§ **Gösterilen Metin**
################
Yüce Allah, Tur Dağı'nda Hz. Musa -selâm üzerine olsun- ile tekrar buluşmanın zamanını belirlemişti. Kırk günlük bir süreden sonra buluşacaklardı. Hz. Musa bu buluşmada yükümlülükleri, yenilgiden sonra gelen zaferin yükümlülüklerini alacaktı. Hiç şüphesiz zaferin kendisine has sorunları, inanç sisteminin kendisine özgü yükümlülükleri vardır. Bu nedenle sözkonusu yükümlülüklerin altına girebilmek için maddi ve manevi bir hazırlık yapılması gerekiyordu.
################
§ **Kayıt Alıntıları**

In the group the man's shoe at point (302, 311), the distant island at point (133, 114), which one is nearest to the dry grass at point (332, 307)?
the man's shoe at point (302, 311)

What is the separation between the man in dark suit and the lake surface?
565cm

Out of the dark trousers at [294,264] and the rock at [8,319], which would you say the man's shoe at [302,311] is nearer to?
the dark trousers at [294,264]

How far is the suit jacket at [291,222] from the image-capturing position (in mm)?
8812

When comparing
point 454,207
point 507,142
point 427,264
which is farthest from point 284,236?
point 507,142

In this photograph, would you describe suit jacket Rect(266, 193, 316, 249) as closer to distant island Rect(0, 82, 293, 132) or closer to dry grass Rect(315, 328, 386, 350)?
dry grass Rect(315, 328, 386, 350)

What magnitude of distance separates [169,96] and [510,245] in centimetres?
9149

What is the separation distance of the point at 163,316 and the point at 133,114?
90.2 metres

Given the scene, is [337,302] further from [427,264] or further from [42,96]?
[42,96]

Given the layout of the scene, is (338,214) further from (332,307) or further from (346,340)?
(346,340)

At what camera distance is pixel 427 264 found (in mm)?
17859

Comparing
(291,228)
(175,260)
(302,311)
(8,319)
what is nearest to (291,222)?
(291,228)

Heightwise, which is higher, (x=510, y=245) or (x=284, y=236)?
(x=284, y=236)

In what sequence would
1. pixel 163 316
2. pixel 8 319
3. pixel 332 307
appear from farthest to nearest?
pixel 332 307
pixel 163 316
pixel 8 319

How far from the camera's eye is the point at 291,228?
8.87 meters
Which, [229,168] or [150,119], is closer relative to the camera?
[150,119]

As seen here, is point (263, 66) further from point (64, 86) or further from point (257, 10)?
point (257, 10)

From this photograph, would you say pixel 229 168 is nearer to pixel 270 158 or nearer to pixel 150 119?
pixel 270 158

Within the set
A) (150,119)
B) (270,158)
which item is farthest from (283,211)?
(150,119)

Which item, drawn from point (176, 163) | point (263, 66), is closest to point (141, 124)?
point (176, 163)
################
§ **Görev Tanımı**
Hz. Musa'nın Tur Dağı'ndaki buluşmasını anlatan metni, son cümlesinden sonra devam ettirin. Kayıtlar metinle ilgili değildir.

§ **Alıştırma Yanıtı**
Bu anlaşma gereği olarak Hz. Musa Tur dağına çıkarken milletini bu dağın eteklerinde bırakmış ve Hz. Harun'u kendi yerine vekil olarak bırakmıştı. Hz. Musa Rabb'ine niyazda bulunmanın ve O'nun huzurunda durmanın heyecanı ve arzusu ile dolu bulunuyordu. Daha önce bu aşk ve heyecanın zevkini tatmıştı. Bu anı dört gözle beklemeye ve onu iple çekmeye başlamıştı. Bu aşk ve özlemle Rabb'inin huzuruna gelip durmuştu. Yokluğunda neler olduğunu, milletinin kendisinden sonra neler yaptığını bilmiyordu. Sadece onları Tur dağının eteklerinde bıraktığını biliyordu.
İşte burada Rabb'i, Hz. Musa'dan sonra meydana gelen olaylardan kendisini haberdar ediyor. Şimdi bu sahneyi seyredelim ve karşılıklı konuşmalara kulak



83- Ey Musa, soydaşlarının önünden koşup gelmenin sebebi nedir?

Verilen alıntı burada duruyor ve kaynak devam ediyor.